BEGIN

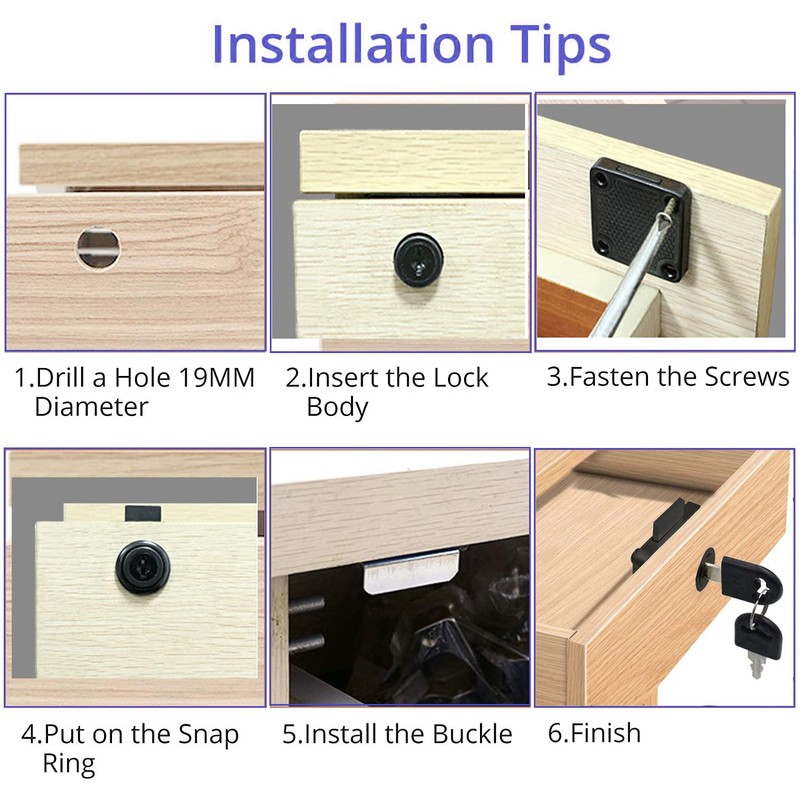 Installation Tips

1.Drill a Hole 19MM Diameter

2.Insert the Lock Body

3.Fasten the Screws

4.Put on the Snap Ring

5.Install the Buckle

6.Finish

END
BEGIN

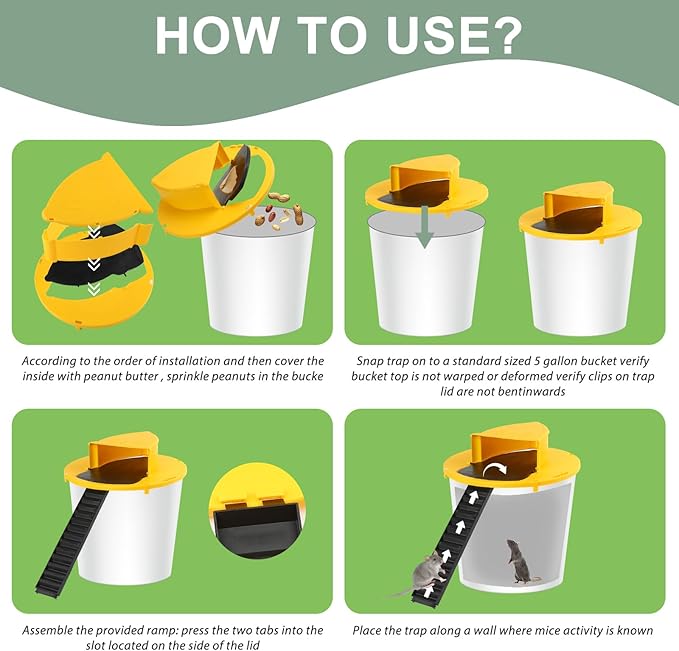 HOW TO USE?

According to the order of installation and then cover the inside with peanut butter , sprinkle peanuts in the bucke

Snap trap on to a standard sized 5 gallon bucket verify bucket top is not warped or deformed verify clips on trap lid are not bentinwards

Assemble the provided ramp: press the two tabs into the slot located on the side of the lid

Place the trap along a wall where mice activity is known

END

YOUR ASSIGNMENT - Above are the entries; copy out every line among them that contains the word "Snap".

EXERCISE RESPONSE -
4.Put on the Snap Ring
Snap trap on to a standard sized 5 gallon bucket verify bucket top is not warped or deformed verify clips on trap lid are not bentinwards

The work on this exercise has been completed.